### Exercise text
Fetches live title and meta description per URL for richer signals (uses credits when signed in).

K-means & AI labels

Semantic mode can fix cluster count with k-means and auto-name groups for presentations.

Visualization

Switch chart type after clustering without recomputing — six layouts including 3D graph.

Why teams cluster straight from sitemaps

When stakeholders reference content clustering, they usually mean grouping live URLs — not hypothetical keywords. This workflow anchors clusters to what search engines already discover.

Turn clustered URLs into stakeholder-ready visuals

Swap layouts without recomputing clusters — ideal when executives want treemaps while practitioners prefer trees.

Treemap

See cluster sizes at a glance. The nested rectangles make it immediately obvious which topic groups dominate your site.

Force-directed tree

Explore how pages connect to each other. Drag nodes and zoom in to trace relationships across the full content graph.

Tidy tree

A clean hierarchical view that shows the depth and branching of every cluster, ideal for presenting site architecture.

Icicle chart

Space-efficient stacked bars that let you click into any cluster and zoom through the hierarchy level by level.

Circle packing

Circles within circles. A visually rich layout that makes nested cluster relationships intuitive to read at a glance.

3D knowledge graph

An immersive three-dimensional network where nodes float in space and edges flow between them. Rotate, zoom, and orbit to navigate clusters from any angle.

Purpose-built for large inventories

Designed for migrations, deduping initiatives, and sprint planning where you must defend IA decisions with evidence.

Whole-site discovery without exporting spreadsheets

Point at a standard or index sitemap. We enumerate URLs, normalize paths, and prepare text signals so clustering reflects how your CMS actually publishes pages.

See overlapping topical footprints instantly

Content clustering surfaces semantic buckets directly from URLs and titles — ideal before pruning redirects or consolidating templates.

Privacy-first clustering pipeline

Lexical grouping executes locally once URLs are retrieved. Nothing is persisted unless you deliberately publish a sanitized share snapshot.

Frequently asked questions

Content clustering terminology, inputs, and hand-offs to other modes.

Which sitemap formats are supported?

Standard XML sitemaps plus nested sitemap indexes. Paste XML directly if crawl access is restricted.

What is the difference between Lexical and Semantic mode?

Lexical builds sparse vectors with TF-IDF over the text we derive from URL paths and titles gathered from your crawl. Items land in the same cluster when they literally share important words or stems — great for messy spreadsheets, overlapping product names, or URLs that encode topics in slugs. Semantic sends combined text snippets to Gemini embeddings so similarity reflects meaning, not spelling. Different wording about the same intent can still merge. Turning URL unfurling on adds richer page titles and descriptions for embeddings. Start with Lexical when you want deterministic, offline-friendly grouping; switch to Semantic when synonyms and paraphrases split the Lexical map too finely.

### Questions
[a] In the clustering text, where does Semantic mode send combined text snippets?
[b] Copy the part of the clustering text starting at "Lexical grouping executes" and ending at "and Semantic mode?".
Rely only on the clustering text for your answers.

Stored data
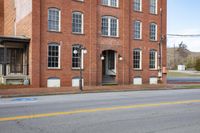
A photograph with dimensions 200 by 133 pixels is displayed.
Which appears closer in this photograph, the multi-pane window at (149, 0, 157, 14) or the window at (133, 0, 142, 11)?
the window at (133, 0, 142, 11)

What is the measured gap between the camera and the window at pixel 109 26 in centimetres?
3009

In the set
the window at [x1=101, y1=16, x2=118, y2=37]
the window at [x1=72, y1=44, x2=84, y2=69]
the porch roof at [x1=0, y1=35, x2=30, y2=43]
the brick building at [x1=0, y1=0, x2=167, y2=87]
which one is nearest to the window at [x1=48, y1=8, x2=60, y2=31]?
the brick building at [x1=0, y1=0, x2=167, y2=87]

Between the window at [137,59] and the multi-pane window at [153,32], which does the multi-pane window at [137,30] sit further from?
the multi-pane window at [153,32]

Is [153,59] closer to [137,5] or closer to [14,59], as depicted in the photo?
[137,5]

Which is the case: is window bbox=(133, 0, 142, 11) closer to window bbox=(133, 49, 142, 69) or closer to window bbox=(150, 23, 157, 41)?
window bbox=(150, 23, 157, 41)

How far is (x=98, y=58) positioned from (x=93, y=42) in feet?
5.52

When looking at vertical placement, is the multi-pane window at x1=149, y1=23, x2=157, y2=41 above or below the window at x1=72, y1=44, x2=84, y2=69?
above

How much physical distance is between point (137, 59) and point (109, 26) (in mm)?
5187

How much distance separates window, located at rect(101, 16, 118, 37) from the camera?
30.1m

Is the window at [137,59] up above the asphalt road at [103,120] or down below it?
above

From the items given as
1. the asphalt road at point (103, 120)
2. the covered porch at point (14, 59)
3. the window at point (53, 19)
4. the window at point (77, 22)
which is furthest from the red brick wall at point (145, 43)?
the asphalt road at point (103, 120)

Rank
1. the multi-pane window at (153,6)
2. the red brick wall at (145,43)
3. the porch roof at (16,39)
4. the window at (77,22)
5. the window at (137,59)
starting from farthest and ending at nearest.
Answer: the multi-pane window at (153,6), the window at (137,59), the red brick wall at (145,43), the window at (77,22), the porch roof at (16,39)

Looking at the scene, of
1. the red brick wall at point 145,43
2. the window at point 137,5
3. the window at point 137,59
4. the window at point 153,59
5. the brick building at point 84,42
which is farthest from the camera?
the window at point 153,59

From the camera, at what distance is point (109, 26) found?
99.8ft
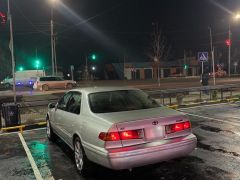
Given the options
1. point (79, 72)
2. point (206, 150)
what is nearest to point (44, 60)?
point (79, 72)

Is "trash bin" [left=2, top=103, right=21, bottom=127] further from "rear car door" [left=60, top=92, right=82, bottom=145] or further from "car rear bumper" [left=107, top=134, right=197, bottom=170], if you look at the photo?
"car rear bumper" [left=107, top=134, right=197, bottom=170]

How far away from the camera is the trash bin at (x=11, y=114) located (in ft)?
37.2

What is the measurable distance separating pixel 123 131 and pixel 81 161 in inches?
49.4

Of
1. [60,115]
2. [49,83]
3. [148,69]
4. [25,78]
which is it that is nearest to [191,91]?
[60,115]

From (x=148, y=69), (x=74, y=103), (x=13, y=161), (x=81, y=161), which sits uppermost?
(x=148, y=69)

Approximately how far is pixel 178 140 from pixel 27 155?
384 cm

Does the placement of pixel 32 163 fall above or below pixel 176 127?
below

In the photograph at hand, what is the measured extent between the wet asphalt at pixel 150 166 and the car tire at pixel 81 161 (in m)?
0.09

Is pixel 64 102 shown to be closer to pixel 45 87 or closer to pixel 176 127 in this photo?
pixel 176 127

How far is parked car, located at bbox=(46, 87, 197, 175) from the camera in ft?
16.9

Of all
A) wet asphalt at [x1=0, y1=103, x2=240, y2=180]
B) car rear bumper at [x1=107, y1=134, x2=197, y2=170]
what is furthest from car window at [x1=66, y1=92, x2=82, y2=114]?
car rear bumper at [x1=107, y1=134, x2=197, y2=170]

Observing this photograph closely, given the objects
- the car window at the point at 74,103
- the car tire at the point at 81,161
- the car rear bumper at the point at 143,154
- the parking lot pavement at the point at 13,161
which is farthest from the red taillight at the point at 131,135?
the parking lot pavement at the point at 13,161

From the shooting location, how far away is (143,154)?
16.8 ft

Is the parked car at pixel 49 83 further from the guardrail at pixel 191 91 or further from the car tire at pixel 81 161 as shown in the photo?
the car tire at pixel 81 161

### Task results
[a] To Gemini embeddings.

[b]
Lexical grouping executes locally once URLs are retrieved. Nothing is persisted unless you deliberately publish a sanitized share snapshot.

Frequently asked questions

Content clustering terminology, inputs, and hand-offs to other modes.

Which sitemap formats are supported?

Standard XML sitemaps plus nested sitemap indexes. Paste XML directly if crawl access is restricted.

What is the difference between Lexical and Semantic mode?